# [TEXT]
Running on Fumes
These are people who are continually juggling rent and food and medical bills, who tap their resources days before the start of a new pay cycle and routinely resort to credit card debt and other borrowing to weather the lean times. How, then, can the volatile oil market not be hurting them? People like Rosie Kerr who are already spending a disproportionate amount of their income on gas face a burden far in excess of that experienced by middle-class consumers, who spend only 3 to 5 percent of their money on fuel. Moreover, in regions like Siskiyou County, where everything has to be delivered over long distances, as gas prices soar so, too, does the cost of other goods.
"Where I used to deliver free all of my printing jobs, I can no longer do so," explains 59-year-old Lyle Sauget, a Yreka print shop owner. "If it's local, I charge $1. If it's Mount Shasta or Weed, it's $5 to $7. Fuel is affecting everything. Food. Clothing. Everything's gone up. When they [locals] are already on a tight budget, it makes it pretty difficult. It takes an already depressed area and takes it down. As a business person, at a certain point you say, 'I'd rather go work for someone out of the area than be a business owner.'"
Sauget, a tough-looking Republican whose storefront is bedecked with an enormous Bush/Cheney poster and whose display case boasts certificates of appreciation from the local branch of the Army Recruiting Command, is hardly the type you'd expect to hear denouncing oil companies. But ever increasing gas prices have him looking for answers. "I'd urge Congress to put a ceiling on these extreme profits," he states, his face red with anger, his hand in a fist. "Price caps. They've got us by the short hairs, and if we don't turn this around we're never going to get out of this. I support basic Republican ideas, but I've always been of the opinion that you must control the corporations. If the corporations control you, you're in big trouble."
In a place where small houses rent for as little as $300 to $500 per month, some people, says Castle Crags Chevron station manager Nick Demarco, are likely spending more on gas these days than on rent. An average fill-up, not too long ago, would have been $20 to $40. Now, Demarco calculates, "it's $50 to $80. That's considerable change. People are still buying the same amount of gas, and buying less of other stuff to make up for it."

# [PROMPT]
Can you resume the piece on gas prices in Siskiyou County right after its last sentence, keeping its reporting style?

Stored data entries
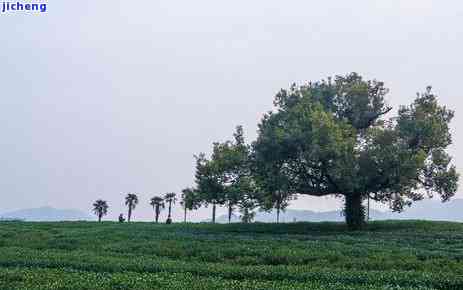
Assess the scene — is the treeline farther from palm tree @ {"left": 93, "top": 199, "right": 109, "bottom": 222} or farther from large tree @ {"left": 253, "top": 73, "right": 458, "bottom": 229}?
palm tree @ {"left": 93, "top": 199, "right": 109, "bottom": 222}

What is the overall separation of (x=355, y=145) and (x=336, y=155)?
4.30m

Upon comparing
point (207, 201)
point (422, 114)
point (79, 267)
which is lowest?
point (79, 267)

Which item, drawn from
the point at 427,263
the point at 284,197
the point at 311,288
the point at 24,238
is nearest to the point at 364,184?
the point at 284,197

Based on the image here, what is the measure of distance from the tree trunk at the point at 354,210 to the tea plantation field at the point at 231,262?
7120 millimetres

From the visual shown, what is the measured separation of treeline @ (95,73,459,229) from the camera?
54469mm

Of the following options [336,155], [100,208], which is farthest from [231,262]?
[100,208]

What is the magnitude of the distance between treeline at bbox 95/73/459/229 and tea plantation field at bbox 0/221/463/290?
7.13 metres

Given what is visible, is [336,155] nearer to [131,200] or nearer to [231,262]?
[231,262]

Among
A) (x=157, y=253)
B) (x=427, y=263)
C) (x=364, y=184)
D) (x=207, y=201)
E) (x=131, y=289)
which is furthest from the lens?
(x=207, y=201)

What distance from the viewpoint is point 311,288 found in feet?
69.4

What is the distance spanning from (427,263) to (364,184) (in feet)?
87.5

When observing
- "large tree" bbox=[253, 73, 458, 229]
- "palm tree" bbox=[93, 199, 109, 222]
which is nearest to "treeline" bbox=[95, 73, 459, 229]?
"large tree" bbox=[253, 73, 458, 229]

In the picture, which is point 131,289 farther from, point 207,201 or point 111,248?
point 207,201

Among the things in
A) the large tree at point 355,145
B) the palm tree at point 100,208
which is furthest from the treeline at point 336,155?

# [EXPECTED OUTPUT]
Kerr now changes her own oil and tries, as best she can from reading a few car maintenance books, to give her Explorer its tuneups. "I can't afford to go downtown to have someone else do it for me," she explains. "I've thought about selling some of my stuff. I have some antique radios from my grandmother. I've been putting that off for a year now. I can't fill my tank. I haven't been able to fill my tank in a year or two. I do $20 here, $20 there. I do without food to get gas, pretty much regularly. There's never any breakfast. Nobody eats breakfast in my house. My mom feeds me lunch after she gets off work. Maybe two times a week we go without dinner. Eat nothing. My boss was nice enough to let me cash in some vacation time last month, so I had enough to buy some groceries."
In a nutshell, Kerr's experience shows up the fallacy of the laissez-faire notion that free-floating prices alone are a fair way to regulate consumption of a scarce commodity like gasoline. While higher prices might stop some tourists from driving up to Castle Crags and might curtail the discretionary gas use of the middle classes, as long as people live in regions like Siskiyou County and commute to far-away jobs in places that are hard, if not impossible, to reach by public transportation, these people are going to need gas. And as long as they need gas simply to continue working, they are going to do whatever it takes--short-changing themselves on food and medicine, charging the gas on credit cards, deferring car repairs or upgrades to better, more fuel-efficient vehicles--to keep their tanks full. After all, entire communities and lifestyles and job choices and consumption patterns have been crafted over the better part of a century on the basis of cheap and plentiful gasoline. Suddenly change the equation without offering any government relief and, even though gas remains cheaper per gallon than in much of the rest of the world, the relative difference will prove disastrous.
Instead of demand for gas immediately responding inversely to rising prices, in places like Yreka demand will likely remain stubbornly resilient until the point of economic collapse, when it will become unfeasible to borrow any more to pay for gas and residents will simply have to up their stakes and leave. Paradoxically, it is even conceivable that the higher prices might, at least in the short term, lead to more rather than less demand for gasoline in places like Yreka.